== WORKING DATA

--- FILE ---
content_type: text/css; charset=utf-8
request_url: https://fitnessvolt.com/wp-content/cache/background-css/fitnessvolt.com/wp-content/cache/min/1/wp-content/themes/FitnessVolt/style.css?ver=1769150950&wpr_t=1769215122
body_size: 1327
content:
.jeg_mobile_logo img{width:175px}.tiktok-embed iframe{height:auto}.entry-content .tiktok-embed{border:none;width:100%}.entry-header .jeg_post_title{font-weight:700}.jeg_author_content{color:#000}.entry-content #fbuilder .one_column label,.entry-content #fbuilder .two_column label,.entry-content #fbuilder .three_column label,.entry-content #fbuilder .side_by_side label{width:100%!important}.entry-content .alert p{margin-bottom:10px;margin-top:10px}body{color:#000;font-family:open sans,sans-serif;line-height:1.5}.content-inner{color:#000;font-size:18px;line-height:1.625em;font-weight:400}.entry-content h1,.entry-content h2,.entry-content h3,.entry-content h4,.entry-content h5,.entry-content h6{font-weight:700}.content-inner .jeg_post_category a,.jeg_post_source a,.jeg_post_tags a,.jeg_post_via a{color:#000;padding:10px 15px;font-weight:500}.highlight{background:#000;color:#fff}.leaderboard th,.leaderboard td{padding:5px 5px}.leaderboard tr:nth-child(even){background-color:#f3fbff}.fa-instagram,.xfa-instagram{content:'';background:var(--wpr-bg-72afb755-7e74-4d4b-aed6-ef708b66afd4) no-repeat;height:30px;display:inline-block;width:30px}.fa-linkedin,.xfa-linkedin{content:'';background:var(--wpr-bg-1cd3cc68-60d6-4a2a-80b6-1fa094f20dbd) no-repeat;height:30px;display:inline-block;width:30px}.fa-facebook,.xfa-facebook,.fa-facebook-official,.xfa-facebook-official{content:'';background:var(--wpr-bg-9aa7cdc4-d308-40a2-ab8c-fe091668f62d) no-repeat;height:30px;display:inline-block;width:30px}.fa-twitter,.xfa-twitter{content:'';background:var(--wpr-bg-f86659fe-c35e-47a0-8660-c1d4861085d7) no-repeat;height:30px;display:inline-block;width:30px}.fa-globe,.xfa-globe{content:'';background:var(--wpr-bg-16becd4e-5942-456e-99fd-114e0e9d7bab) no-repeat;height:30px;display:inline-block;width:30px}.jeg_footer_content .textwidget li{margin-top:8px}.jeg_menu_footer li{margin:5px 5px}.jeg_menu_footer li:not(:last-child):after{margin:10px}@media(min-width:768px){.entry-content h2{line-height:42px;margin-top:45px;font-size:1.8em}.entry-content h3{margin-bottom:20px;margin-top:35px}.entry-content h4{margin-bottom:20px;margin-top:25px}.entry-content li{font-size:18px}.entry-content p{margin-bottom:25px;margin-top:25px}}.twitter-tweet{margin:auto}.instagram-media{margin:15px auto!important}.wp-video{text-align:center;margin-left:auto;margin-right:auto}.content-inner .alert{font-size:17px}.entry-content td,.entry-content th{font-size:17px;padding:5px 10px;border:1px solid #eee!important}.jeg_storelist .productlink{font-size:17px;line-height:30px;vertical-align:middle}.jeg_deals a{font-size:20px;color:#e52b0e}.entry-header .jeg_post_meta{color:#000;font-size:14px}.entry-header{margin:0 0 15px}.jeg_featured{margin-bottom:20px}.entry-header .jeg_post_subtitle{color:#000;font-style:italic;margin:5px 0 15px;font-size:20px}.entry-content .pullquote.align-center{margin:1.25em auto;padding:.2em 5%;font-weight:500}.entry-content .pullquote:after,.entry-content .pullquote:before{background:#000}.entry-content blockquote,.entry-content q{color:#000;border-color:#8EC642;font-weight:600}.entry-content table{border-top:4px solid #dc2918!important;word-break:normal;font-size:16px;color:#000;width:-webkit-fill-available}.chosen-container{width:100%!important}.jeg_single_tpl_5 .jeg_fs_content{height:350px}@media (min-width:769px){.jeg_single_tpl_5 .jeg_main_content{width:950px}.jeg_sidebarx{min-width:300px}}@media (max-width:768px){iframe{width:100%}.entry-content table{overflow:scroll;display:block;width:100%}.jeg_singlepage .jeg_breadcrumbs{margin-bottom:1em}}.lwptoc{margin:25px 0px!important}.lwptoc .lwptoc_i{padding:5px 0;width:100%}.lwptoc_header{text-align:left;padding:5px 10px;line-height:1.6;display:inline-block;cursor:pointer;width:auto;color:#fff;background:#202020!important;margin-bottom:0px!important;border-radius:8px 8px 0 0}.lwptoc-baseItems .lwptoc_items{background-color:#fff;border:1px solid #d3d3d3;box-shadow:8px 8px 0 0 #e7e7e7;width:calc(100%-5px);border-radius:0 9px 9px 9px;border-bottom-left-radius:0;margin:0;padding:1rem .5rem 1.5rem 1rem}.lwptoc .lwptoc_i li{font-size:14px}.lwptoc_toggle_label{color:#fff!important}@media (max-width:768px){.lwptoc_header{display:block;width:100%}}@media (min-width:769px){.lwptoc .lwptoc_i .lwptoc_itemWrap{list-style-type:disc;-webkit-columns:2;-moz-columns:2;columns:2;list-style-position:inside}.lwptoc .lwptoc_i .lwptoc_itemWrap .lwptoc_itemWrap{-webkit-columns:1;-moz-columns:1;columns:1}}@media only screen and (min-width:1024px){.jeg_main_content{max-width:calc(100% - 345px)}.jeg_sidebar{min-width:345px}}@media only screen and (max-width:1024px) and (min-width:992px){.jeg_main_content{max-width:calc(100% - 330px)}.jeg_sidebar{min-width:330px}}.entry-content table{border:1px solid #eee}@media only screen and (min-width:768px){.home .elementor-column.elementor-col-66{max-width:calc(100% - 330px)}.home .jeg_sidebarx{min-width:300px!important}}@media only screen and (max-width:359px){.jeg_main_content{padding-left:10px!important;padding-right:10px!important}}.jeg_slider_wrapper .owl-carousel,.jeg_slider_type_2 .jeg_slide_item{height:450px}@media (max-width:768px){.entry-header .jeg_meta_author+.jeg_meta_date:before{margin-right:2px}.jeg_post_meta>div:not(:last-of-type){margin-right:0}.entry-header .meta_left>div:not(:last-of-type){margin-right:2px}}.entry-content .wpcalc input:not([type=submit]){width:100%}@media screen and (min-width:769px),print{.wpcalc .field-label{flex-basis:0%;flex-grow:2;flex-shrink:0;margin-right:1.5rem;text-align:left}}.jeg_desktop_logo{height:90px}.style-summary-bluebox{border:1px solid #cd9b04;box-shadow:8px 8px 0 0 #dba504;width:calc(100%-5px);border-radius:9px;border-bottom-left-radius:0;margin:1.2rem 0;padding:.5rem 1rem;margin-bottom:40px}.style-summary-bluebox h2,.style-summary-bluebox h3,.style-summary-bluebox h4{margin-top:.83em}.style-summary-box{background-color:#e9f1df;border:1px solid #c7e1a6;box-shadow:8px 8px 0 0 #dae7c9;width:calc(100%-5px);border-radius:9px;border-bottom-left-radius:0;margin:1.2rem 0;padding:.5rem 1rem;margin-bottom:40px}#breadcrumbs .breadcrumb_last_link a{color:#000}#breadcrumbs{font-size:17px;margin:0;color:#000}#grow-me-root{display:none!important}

====

WORK TO BE COMPLETED -
No line may be left out; the records are to be transcribed in full.

ANSWER TO THIS PROBLEM -
--- FILE ---
content_type: text/css; charset=utf-8
request_url: https://fitnessvolt.com/wp-content/cache/background-css/fitnessvolt.com/wp-content/cache/min/1/wp-content/themes/FitnessVolt/style.css?ver=1769150950&wpr_t=1769215122
body_size: 1327
content:
.jeg_mobile_logo img{width:175px}.tiktok-embed iframe{height:auto}.entry-content .tiktok-embed{border:none;width:100%}.entry-header .jeg_post_title{font-weight:700}.jeg_author_content{color:#000}.entry-content #fbuilder .one_column label,.entry-content #fbuilder .two_column label,.entry-content #fbuilder .three_column label,.entry-content #fbuilder .side_by_side label{width:100%!important}.entry-content .alert p{margin-bottom:10px;margin-top:10px}body{color:#000;font-family:open sans,sans-serif;line-height:1.5}.content-inner{color:#000;font-size:18px;line-height:1.625em;font-weight:400}.entry-content h1,.entry-content h2,.entry-content h3,.entry-content h4,.entry-content h5,.entry-content h6{font-weight:700}.content-inner .jeg_post_category a,.jeg_post_source a,.jeg_post_tags a,.jeg_post_via a{color:#000;padding:10px 15px;font-weight:500}.highlight{background:#000;color:#fff}.leaderboard th,.leaderboard td{padding:5px 5px}.leaderboard tr:nth-child(even){background-color:#f3fbff}.fa-instagram,.xfa-instagram{content:'';background:var(--wpr-bg-72afb755-7e74-4d4b-aed6-ef708b66afd4) no-repeat;height:30px;display:inline-block;width:30px}.fa-linkedin,.xfa-linkedin{content:'';background:var(--wpr-bg-1cd3cc68-60d6-4a2a-80b6-1fa094f20dbd) no-repeat;height:30px;display:inline-block;width:30px}.fa-facebook,.xfa-facebook,.fa-facebook-official,.xfa-facebook-official{content:'';background:var(--wpr-bg-9aa7cdc4-d308-40a2-ab8c-fe091668f62d) no-repeat;height:30px;display:inline-block;width:30px}.fa-twitter,.xfa-twitter{content:'';background:var(--wpr-bg-f86659fe-c35e-47a0-8660-c1d4861085d7) no-repeat;height:30px;display:inline-block;width:30px}.fa-globe,.xfa-globe{content:'';background:var(--wpr-bg-16becd4e-5942-456e-99fd-114e0e9d7bab) no-repeat;height:30px;display:inline-block;width:30px}.jeg_footer_content .textwidget li{margin-top:8px}.jeg_menu_footer li{margin:5px 5px}.jeg_menu_footer li:not(:last-child):after{margin:10px}@media(min-width:768px){.entry-content h2{line-height:42px;margin-top:45px;font-size:1.8em}.entry-content h3{margin-bottom:20px;margin-top:35px}.entry-content h4{margin-bottom:20px;margin-top:25px}.entry-content li{font-size:18px}.entry-content p{margin-bottom:25px;margin-top:25px}}.twitter-tweet{margin:auto}.instagram-media{margin:15px auto!important}.wp-video{text-align:center;margin-left:auto;margin-right:auto}.content-inner .alert{font-size:17px}.entry-content td,.entry-content th{font-size:17px;padding:5px 10px;border:1px solid #eee!important}.jeg_storelist .productlink{font-size:17px;line-height:30px;vertical-align:middle}.jeg_deals a{font-size:20px;color:#e52b0e}.entry-header .jeg_post_meta{color:#000;font-size:14px}.entry-header{margin:0 0 15px}.jeg_featured{margin-bottom:20px}.entry-header .jeg_post_subtitle{color:#000;font-style:italic;margin:5px 0 15px;font-size:20px}.entry-content .pullquote.align-center{margin:1.25em auto;padding:.2em 5%;font-weight:500}.entry-content .pullquote:after,.entry-content .pullquote:before{background:#000}.entry-content blockquote,.entry-content q{color:#000;border-color:#8EC642;font-weight:600}.entry-content table{border-top:4px solid #dc2918!important;word-break:normal;font-size:16px;color:#000;width:-webkit-fill-available}.chosen-container{width:100%!important}.jeg_single_tpl_5 .jeg_fs_content{height:350px}@media (min-width:769px){.jeg_single_tpl_5 .jeg_main_content{width:950px}.jeg_sidebarx{min-width:300px}}@media (max-width:768px){iframe{width:100%}.entry-content table{overflow:scroll;display:block;width:100%}.jeg_singlepage .jeg_breadcrumbs{margin-bottom:1em}}.lwptoc{margin:25px 0px!important}.lwptoc .lwptoc_i{padding:5px 0;width:100%}.lwptoc_header{text-align:left;padding:5px 10px;line-height:1.6;display:inline-block;cursor:pointer;width:auto;color:#fff;background:#202020!important;margin-bottom:0px!important;border-radius:8px 8px 0 0}.lwptoc-baseItems .lwptoc_items{background-color:#fff;border:1px solid #d3d3d3;box-shadow:8px 8px 0 0 #e7e7e7;width:calc(100%-5px);border-radius:0 9px 9px 9px;border-bottom-left-radius:0;margin:0;padding:1rem .5rem 1.5rem 1rem}.lwptoc .lwptoc_i li{font-size:14px}.lwptoc_toggle_label{color:#fff!important}@media (max-width:768px){.lwptoc_header{display:block;width:100%}}@media (min-width:769px){.lwptoc .lwptoc_i .lwptoc_itemWrap{list-style-type:disc;-webkit-columns:2;-moz-columns:2;columns:2;list-style-position:inside}.lwptoc .lwptoc_i .lwptoc_itemWrap .lwptoc_itemWrap{-webkit-columns:1;-moz-columns:1;columns:1}}@media only screen and (min-width:1024px){.jeg_main_content{max-width:calc(100% - 345px)}.jeg_sidebar{min-width:345px}}@media only screen and (max-width:1024px) and (min-width:992px){.jeg_main_content{max-width:calc(100% - 330px)}.jeg_sidebar{min-width:330px}}.entry-content table{border:1px solid #eee}@media only screen and (min-width:768px){.home .elementor-column.elementor-col-66{max-width:calc(100% - 330px)}.home .jeg_sidebarx{min-width:300px!important}}@media only screen and (max-width:359px){.jeg_main_content{padding-left:10px!important;padding-right:10px!important}}.jeg_slider_wrapper .owl-carousel,.jeg_slider_type_2 .jeg_slide_item{height:450px}@media (max-width:768px){.entry-header .jeg_meta_author+.jeg_meta_date:before{margin-right:2px}.jeg_post_meta>div:not(:last-of-type){margin-right:0}.entry-header .meta_left>div:not(:last-of-type){margin-right:2px}}.entry-content .wpcalc input:not([type=submit]){width:100%}@media screen and (min-width:769px),print{.wpcalc .field-label{flex-basis:0%;flex-grow:2;flex-shrink:0;margin-right:1.5rem;text-align:left}}.jeg_desktop_logo{height:90px}.style-summary-bluebox{border:1px solid #cd9b04;box-shadow:8px 8px 0 0 #dba504;width:calc(100%-5px);border-radius:9px;border-bottom-left-radius:0;margin:1.2rem 0;padding:.5rem 1rem;margin-bottom:40px}.style-summary-bluebox h2,.style-summary-bluebox h3,.style-summary-bluebox h4{margin-top:.83em}.style-summary-box{background-color:#e9f1df;border:1px solid #c7e1a6;box-shadow:8px 8px 0 0 #dae7c9;width:calc(100%-5px);border-radius:9px;border-bottom-left-radius:0;margin:1.2rem 0;padding:.5rem 1rem;margin-bottom:40px}#breadcrumbs .breadcrumb_last_link a{color:#000}#breadcrumbs{font-size:17px;margin:0;color:#000}#grow-me-root{display:none!important}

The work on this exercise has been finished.